For the past fortnight, Maharashtra’s milk producers have been staging protests on the roads. On several occasions, they highlighted their grievances by pouring out thousands of litres of milk onto the streets. Their clamour: we want the government to subsidise milk prices by Rs.10 a litre.
The reason: the government insists that they pay farmers at least Rs.25 per litre for milk. Gujarat pays a lot more for cows’ milk, while for buffalo’s milk, the price could go up to Rs.50 a litre, depending on fat content. The milk producers (actually, distributors) say that they can pay only Rs.15 a litre. They want the difference as a subsidy.
Their demands, however, overlook a simple point. When Gujarat can afford to pay higher prices to farmers without any subsidy from the government, why can’t Maharashtra?! Even private sector producers like Hatsun and Nestle do so without any government subsidy. Why should Maharashtra’s producers be given special treatment?
In fact, those who understand how India became the largest producer of milk in India -- thanks to the efforts of the late Dr. Verghese Kurien – often forget that the one condition he made was that the farmer ought to be self-sufficient. Subsidies, said Kurien, weaken farmers, not strengthen them. Market mechanisms make them stronger.
The entire milk machinery in Gujarat, backed primarily by the CGMMF and supported by NDDB, is structured on the fundamental premise that the farmer must be the biggest beneficiary of the milk produced. Thus, in Gujarat, a farmer gets almost 80 per cent of the market price of milk. In Maharashtra, he gets barely 50 per cent. So why should any subsidy be given to Maharashtra’s milk distributors?
The end price a customer pays is almost the same across India. The cost of feeding cattle does not vary very much. As former Maharashtra state agriculture minister, Anil Bonde admitted “While a farmer is paid Rs 15 or Rs 16 per litre for milk today, consumers are still paying Rs 40 to 48 per litre. The difference of Rs 24 to 26 per litre is pocketed by both cooperative unions and private dairy companies.”
###
List of tasks:
1/ Answer these questions using the milk subsidy article:
(a) What subsidy per litre do the milk producers want from the government?
(b) In Gujarat, roughly what share of the market price of milk does a farmer receive?
(c) According to Anil Bonde, how much per litre are consumers paying for milk?
2/ Continue the milk subsidy article with new text that follows its final paragraph.

Stored items:
###
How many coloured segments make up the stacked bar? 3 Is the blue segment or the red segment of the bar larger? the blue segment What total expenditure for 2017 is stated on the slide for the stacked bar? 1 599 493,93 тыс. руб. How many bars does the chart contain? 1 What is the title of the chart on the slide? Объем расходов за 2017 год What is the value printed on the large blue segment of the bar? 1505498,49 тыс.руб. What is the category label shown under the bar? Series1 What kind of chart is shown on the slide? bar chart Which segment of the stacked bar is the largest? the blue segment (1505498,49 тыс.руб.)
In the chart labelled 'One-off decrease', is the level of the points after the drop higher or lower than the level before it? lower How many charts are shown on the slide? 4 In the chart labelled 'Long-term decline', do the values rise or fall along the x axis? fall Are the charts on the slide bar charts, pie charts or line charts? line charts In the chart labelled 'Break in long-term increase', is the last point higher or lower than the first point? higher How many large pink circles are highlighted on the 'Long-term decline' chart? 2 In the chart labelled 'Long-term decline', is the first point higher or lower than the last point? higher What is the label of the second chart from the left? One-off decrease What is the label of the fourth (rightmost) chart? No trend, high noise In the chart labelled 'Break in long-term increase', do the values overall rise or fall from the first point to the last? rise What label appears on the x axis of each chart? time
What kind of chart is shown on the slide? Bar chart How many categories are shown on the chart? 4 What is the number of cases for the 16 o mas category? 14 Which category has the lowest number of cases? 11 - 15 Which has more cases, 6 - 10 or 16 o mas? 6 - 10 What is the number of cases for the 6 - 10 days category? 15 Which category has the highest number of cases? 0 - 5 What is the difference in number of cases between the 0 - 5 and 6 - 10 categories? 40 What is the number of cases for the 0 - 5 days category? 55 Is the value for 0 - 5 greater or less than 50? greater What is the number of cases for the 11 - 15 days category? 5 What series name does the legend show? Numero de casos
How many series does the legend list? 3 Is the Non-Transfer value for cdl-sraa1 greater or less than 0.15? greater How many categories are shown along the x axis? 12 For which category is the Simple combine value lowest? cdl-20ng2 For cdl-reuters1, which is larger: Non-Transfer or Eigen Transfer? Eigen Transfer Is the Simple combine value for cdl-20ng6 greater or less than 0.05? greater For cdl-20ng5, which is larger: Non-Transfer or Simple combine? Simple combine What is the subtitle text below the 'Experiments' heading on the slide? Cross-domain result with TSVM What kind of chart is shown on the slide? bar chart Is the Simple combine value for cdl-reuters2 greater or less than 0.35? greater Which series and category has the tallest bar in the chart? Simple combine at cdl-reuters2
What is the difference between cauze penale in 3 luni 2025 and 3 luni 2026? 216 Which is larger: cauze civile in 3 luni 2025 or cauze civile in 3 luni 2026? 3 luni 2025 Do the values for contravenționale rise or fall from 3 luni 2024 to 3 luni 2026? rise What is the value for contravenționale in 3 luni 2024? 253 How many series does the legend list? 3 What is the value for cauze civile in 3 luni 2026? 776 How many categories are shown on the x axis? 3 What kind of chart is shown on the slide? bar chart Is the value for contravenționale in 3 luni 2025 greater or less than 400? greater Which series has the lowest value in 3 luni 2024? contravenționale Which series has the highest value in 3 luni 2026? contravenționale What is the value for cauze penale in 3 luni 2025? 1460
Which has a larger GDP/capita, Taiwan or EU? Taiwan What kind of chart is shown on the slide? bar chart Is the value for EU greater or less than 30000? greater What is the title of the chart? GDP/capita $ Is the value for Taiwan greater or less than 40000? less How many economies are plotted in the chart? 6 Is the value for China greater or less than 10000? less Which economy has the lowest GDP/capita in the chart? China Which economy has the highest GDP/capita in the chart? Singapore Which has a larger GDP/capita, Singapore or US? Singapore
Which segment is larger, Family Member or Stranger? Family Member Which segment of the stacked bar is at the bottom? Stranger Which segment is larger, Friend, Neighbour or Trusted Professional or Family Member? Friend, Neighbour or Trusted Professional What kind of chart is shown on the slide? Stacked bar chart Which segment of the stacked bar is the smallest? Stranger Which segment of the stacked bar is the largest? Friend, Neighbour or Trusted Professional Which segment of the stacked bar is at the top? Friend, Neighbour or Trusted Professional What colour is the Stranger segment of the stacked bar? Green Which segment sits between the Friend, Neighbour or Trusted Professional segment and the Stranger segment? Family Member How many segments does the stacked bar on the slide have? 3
###
Answer set:
1/
(a) Rs.10 a litre.
(b) Almost 80 per cent.
(c) Rs 40 to 48 per litre.

2/
The fact is that Maharashtra’s milk distributors have a stranglehold over the farmers who produce milk. They have ensured that the milk cooperative movement -- represented by the likes of NDDB and GCMMF(AMUL) -- does not succeed in this state. The numbers show it (see table). That is why the share of milk procurement and milk marketing in Maharashtra is lower than in any region in India. In fact, milk marketing under the cooperative movement did reasonably well from 2000 to 2010. But then the state milk brand Mahanand got bushwhacked, and private producers (read distributors) took centre stage. Today, unlike Gujarat which sells milk under one brand Amul, or Karnataka which sells under the Nandini brand, Maharashtra has over 30 brands. No wonder, efficiencies of procurement and marketing are missing in Maharashtra.
As these columns have pointed out earlier, subsidies distort the market. They promote the inefficient. And that is why the milk subsidy being demanded is bad in principle and dangerous in precedent.
But there is a more serious reason why such attempts at subsidies need to be countered. Yet, given the current political scenario, it is possible that the state will buckle.
The clout of the sugar cooperatives is intricately linked to their ownership by NCP and Congress politicians (though some cooperatives are owned by the BJP as well). Over the years they have ensured that the clout of the sugar cooperatives continues to increase. This has been at the cost of the rest of the farming community in the state, and even other regions beyond the Marathwada region. The biggest casualty has been the Vidarbha region which has been deprived of water and faces crippling economic growth.
Study the numbers alongside. Even though it is water starved -- water riots are always round the corner – it has allowed the sugar lobby to both increase sugarcane output, as well as the area under sugarcane under cultivation.
This is despite the state accounting for just 20% of its cultivable area being under irrigation, compared to 80% in neighbouring Madhya Pradesh and equally impressive numbers in Gujarat, Andhra Pradesh, and Karnataka.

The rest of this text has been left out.